La rédaction du roman le plus connu du prince Tomasi di Lampedusa a commencé vers la fin de 1954. L'idée était, à l'origine, celle de raconter une journée de son arrière-grand-père à l'époque du débarquement de Garibaldi en Sicile. Mais l'auteur s'est aussitôt trouvé aux prises avec les difficultés que la technique narrative choisie comportait : le roman aurait dû être construit selon le schéma que James Joyce avait utilisé plusieurs fois dans ses oeuvres. Toutefois, il 'avait sous-évalué le rapport entre le temps narré et le temps narratif'. Comme nous le dit son fils adoptif, Tomasi admit bien vite de ne pas savoir 'faire l'Ulysse' et il préféra une structure temporelle qui embrassait une période de cinquante ans : '1860-62, débarquement de Garibaldi (premier et second chapitre, situés à Palerme et à Donnafugata) ; 1883, mort du Prince (troisième chapitre) ; 1910, fin de tout (quatrième chapitre conclusif).
Durant la rédaction, le schéma s'est enrichi de nouveaux éléments et aux quatre premiers chapitres en sont venus s'ajouter d'autres, révélant ainsi une gestation littéraire longue et ardue.
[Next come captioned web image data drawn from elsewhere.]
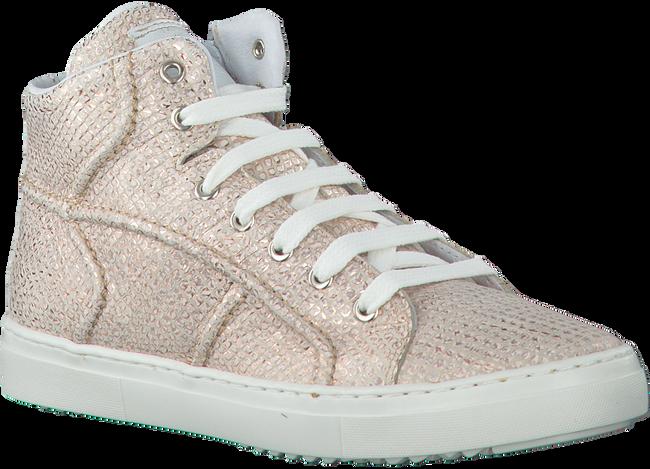 Goldfarbene GIGA Sneaker 7104 - large
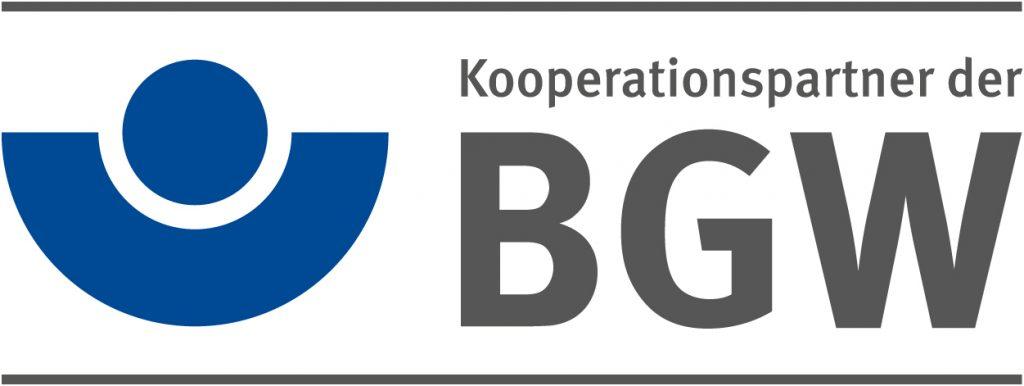 BGW ist unser Kooperationspartner in der Nähe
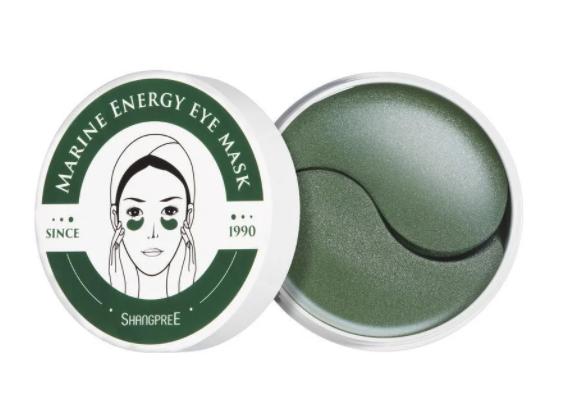 Гидрогелевые патчи под глаза Shangpree Marine Energy eye mask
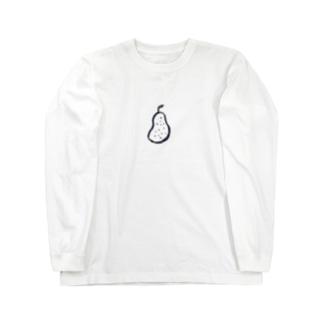 ナシ Long sleeve T-shirts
Selon des sources de l'entourage de Tomasi, 'le roman a été écrit 'en accordéon', puisque les chapitres apparaissaient d'une saison à l'autre......comme des champignons', jusqu'à ce qu'il ne parvienne à sa forme définitive en 1956. Définitive mais non pas par volonté de l'auteur : il aurait voulu y ajouter au moins un ou deux autres chapitres mais un début de maladie l'obligea à abandonner ce projet.
Les plus grands problèmes, après avoir conclu l'élaboration de son oeuvre, concernèrent sa publication. Bon nombre de tentatives furent faites, aussi bien par l'auteur que par son cousin Lucio Piccolo, auprès de plusieurs maisons d'édition (Mondadori, Einaudi, Longanesi) mais les réponses, au-delà des appréciations, furent toutes négatives.
Le Guépard fut publié, posthume, le 11 novembre 1958 par Feltrinelli, grâce à l'intervention de Elena Croce, la fille du philosophe Benedetto . Il obtint un succès extraordinaire qui, soudain et imprévu, prit tout le monde de surprise, y compris l'éditeur : il suffit de penser que le premier tirage de trois mille exemplaires fut écoulé avant Noël et le second, de quatre mille, à l'épiphanie. En quelques mois le roman fut vendu en plus de soixante-dix mille exemplaires : sa popularité n'était plus désormais en discussion. Le 7 juillet 1959, le Guépard obtint le prix Strega.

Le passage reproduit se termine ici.